-- STATED PROBLEM 1 --
Name every city mentioned in the passage on government debt.
-- STATED PROBLEM 2 --
Continue the passage on government debt from its final sentence.

JUST as the massive build-up in private debt helped precipitate the sub-prime mortgage and the related financial system crisis, so now a huge and rapid accumulation of government debt threatens a major crisis in government bond markets.
To make matters worse, central bank balance sheets are approaching a critical state. It is not only German Chancellor Angela Merkel who is protesting against what she sees as profligate fiscal spending by governments in the Anglo-Saxon world, and the supine attitude of central banks in accommodating these governments. Bond markets too are threatening to rebel and in the process precipitate an interest rate surge that could abort economic recovery.
Governments in the US, Britain and elsewhere (including Japan) are suddenly being challenged to explain their exit strategies. The reaction to the onset of recession - in Washington, Tokyo, London, and to a lesser extent in some European capitals - was to open fiscal spigots fully and to pressure central banks to open the monetary taps fully too.

-- RAW DATA --
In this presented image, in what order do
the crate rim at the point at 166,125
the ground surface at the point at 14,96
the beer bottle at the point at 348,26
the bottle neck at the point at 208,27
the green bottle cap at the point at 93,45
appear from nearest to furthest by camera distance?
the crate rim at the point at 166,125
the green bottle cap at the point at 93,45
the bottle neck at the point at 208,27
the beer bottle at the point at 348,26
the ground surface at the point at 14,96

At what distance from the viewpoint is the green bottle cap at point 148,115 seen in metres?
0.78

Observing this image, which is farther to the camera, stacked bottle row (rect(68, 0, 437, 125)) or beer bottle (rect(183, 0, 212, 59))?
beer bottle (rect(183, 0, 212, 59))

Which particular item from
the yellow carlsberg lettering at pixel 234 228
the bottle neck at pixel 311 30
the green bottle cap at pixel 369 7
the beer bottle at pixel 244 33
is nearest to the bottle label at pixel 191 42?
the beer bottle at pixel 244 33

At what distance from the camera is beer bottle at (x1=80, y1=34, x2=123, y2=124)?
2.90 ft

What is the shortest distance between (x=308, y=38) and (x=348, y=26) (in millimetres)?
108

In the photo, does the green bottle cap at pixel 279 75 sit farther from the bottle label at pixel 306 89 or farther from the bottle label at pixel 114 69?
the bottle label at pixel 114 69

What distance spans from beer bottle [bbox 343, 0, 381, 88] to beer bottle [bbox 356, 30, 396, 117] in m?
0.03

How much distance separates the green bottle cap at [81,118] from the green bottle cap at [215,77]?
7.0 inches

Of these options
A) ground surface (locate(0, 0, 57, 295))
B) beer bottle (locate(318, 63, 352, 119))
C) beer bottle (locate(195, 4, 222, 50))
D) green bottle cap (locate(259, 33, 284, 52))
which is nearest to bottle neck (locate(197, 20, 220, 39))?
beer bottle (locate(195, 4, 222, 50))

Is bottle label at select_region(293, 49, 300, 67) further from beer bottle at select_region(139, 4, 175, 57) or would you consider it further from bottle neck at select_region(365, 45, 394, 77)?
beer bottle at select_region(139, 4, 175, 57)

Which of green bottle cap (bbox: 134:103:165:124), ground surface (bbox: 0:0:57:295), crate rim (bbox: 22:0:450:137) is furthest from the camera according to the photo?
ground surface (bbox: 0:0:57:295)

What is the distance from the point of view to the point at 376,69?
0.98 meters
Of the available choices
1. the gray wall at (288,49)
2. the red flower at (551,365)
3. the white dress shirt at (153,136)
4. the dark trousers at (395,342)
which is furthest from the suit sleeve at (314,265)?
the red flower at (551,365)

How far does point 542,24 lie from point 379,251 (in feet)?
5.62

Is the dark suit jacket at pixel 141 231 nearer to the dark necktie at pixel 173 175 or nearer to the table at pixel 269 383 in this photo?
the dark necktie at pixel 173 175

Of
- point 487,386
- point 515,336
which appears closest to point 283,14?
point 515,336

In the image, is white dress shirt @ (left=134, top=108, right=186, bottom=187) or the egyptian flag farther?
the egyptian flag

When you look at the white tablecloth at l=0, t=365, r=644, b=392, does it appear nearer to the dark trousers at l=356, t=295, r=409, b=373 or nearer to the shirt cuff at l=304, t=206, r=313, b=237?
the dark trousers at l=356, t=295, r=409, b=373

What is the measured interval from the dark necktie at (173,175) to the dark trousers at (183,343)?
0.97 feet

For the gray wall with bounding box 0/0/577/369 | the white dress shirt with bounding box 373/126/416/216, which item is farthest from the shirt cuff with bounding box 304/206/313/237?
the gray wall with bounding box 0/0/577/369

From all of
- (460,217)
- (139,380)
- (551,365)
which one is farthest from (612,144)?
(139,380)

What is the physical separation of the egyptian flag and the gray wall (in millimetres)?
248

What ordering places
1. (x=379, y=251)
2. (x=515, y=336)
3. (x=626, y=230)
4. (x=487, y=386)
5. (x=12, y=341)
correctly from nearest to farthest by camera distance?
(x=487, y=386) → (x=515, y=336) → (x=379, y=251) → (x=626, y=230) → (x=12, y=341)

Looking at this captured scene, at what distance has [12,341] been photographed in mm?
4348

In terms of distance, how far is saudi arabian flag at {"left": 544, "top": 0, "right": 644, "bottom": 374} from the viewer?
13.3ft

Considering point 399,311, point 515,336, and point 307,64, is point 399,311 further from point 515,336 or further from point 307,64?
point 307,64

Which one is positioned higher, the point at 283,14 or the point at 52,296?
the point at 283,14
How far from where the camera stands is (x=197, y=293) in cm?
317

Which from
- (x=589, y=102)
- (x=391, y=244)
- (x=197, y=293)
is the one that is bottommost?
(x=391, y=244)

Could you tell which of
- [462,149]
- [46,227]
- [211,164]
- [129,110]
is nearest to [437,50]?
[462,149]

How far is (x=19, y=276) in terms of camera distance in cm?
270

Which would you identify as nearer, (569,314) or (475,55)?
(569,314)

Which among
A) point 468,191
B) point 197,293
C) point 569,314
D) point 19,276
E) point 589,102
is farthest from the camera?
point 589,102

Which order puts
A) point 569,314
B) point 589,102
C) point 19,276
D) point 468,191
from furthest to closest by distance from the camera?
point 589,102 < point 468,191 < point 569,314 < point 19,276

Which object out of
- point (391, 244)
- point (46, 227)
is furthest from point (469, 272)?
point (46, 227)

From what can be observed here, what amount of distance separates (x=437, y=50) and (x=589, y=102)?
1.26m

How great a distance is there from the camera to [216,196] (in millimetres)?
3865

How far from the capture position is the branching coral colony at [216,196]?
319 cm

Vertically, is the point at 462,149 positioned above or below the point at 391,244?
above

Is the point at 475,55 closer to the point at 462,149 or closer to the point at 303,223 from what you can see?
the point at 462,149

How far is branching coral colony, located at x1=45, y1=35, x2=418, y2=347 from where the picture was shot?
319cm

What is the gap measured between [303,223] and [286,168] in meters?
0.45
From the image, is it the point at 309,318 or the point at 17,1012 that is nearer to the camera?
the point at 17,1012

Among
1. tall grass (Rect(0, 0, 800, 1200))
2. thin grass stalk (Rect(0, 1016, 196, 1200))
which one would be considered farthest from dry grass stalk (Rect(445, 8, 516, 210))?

-- TASK RESPONSE 1 --
Washington, Tokyo, London

-- TASK RESPONSE 2 --
Resultant government debt and financial liquidity could be mopped up at a later date - or so it was believed. But instead crisis has been pushed from one part of the system to another. Collapsing banks and corporations have been bailed out, liquidity restored to frozen financial markets, and a measure of consumer and investor confidence restored. The problem is that some party has to pay for this, and that party is bond markets, since taxpayers are in no position to do so during a recession.
Central banks - the US Federal Reserve, the Bank of Japan, and the Bank of England in particular - are also being pressured into stumping up new money to finance huge government deficits. This has provoked the fiscally conservative German leader Ms Merkel to take the unusual step of warning the European Central Bank to avoid following suit. If central banks are to acquire more assets in the shape of government bonds (plus the large volumes of financial and corporate sector debt they are purchasing under current unorthodox monetary easing), they need to fund this by issuing more liabilities: ie, by printing money. An inflationary spiral could ensue and bond markets appear to be sensing this danger.
Should long-term interest rates rise even further, following their very rapid run-up in recent weeks, the impact of monetary easing will be partly lost, necessitating further easing and creating a vicious cycle that courts high inflation. That might be good for eroding the real value of debt but it would also threaten to kill the green shoots of economic recovery.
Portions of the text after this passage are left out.